* _WHAT TO WORK ON_:
Output verbatim the lines beginning at the one that contains "Cedera Bahu Menghambat" and ending at the last line of the material, inclusive of both.

* _EXCERPTED RECORDS_:

====

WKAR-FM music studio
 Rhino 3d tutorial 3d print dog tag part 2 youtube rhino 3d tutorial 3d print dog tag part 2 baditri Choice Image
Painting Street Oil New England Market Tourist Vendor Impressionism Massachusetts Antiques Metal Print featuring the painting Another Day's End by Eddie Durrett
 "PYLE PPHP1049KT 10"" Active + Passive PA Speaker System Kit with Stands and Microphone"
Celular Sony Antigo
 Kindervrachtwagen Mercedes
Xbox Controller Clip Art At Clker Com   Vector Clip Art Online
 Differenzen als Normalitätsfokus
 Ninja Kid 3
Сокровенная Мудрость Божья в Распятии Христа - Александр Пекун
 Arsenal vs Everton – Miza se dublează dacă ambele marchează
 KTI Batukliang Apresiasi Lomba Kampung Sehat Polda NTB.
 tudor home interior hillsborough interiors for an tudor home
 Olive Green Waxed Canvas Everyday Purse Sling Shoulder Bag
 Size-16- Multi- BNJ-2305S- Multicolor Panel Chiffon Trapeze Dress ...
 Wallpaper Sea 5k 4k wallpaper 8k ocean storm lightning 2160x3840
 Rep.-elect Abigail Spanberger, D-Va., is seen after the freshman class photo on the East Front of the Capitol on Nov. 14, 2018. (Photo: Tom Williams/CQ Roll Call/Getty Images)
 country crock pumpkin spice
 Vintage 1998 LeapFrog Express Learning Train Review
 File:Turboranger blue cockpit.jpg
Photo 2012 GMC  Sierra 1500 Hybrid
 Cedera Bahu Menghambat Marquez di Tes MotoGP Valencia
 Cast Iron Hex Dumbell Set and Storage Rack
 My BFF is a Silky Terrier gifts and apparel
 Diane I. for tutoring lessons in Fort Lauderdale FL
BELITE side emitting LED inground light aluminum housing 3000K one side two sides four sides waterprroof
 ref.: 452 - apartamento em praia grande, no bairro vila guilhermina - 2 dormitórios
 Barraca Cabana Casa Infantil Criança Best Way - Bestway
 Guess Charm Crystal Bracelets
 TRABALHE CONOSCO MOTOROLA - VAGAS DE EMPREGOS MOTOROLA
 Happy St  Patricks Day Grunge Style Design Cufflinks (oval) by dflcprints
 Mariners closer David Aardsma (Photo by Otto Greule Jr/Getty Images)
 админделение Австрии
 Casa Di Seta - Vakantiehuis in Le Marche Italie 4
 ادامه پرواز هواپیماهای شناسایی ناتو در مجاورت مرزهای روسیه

====

* _ANSWER_:
 Cedera Bahu Menghambat Marquez di Tes MotoGP Valencia
 Cast Iron Hex Dumbell Set and Storage Rack
 My BFF is a Silky Terrier gifts and apparel
 Diane I. for tutoring lessons in Fort Lauderdale FL
BELITE side emitting LED inground light aluminum housing 3000K one side two sides four sides waterprroof
 ref.: 452 - apartamento em praia grande, no bairro vila guilhermina - 2 dormitórios
 Barraca Cabana Casa Infantil Criança Best Way - Bestway
 Guess Charm Crystal Bracelets
 TRABALHE CONOSCO MOTOROLA - VAGAS DE EMPREGOS MOTOROLA
 Happy St  Patricks Day Grunge Style Design Cufflinks (oval) by dflcprints
 Mariners closer David Aardsma (Photo by Otto Greule Jr/Getty Images)
 админделение Австрии
 Casa Di Seta - Vakantiehuis in Le Marche Italie 4
 ادامه پرواز هواپیماهای شناسایی ناتو در مجاورت مرزهای روسیه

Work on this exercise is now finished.